Benjamin F. Mattingly was born into Kentucky’s distilling aristocracy in 1828. His grandfather, John Graves Mattingly, built distilleries all over Kentucky in the mid-1800s, laying the groundwork for a multi-generational legacy in bourbon craftsmanship. Billowing copper stills and wooden fermenters would have felt as familiar to young Ben as the rolling limestone hills around Bardstown.
Growing up in Louisville, Ben belonged to a family that treated bourbon-making as both a tradition and a calling. His upbringing was shaped by barrels aging in warehouses, the scent of fermenting mash, and reverent stories of pioneers like Elijah Craig and Evan Williams. Family lodges likely echoed with tales of invention and rivalry in Kentucky’s early whiskey era.
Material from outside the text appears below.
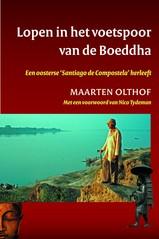 Reisverhaal - wandelgids Lopen in het voetspoor van de Boeddha, Over een oude pelgrimsroute in India en Nepal  - Maarten Olthof   Ten Have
It seems then that Ben Mattingly’s destiny was intertwined with bourbon lineage. To no one’s surprise, in 1864, he married Catherine Willett, daughter of the distinguished Willett family of Kentucky bourbon fame. The Willetts and Mattinglys were two of the most respected names in the region’s distilling world, so their alliance blended not only two families but two legacies. Catherine came from the family that owned Franke & Willett Distillery, located at Morton’s Spring in Nelson County, just south of Bardstown. By marrying her, Ben became deeply embedded in the operations at Morton’s Spring, effectively uniting two lines of bourbon near-royalty. Though Ben and Catherine eventually had 11 children, several of them did not survive to adulthood, and there is no evidence that any of those who did were ever involved in distilling.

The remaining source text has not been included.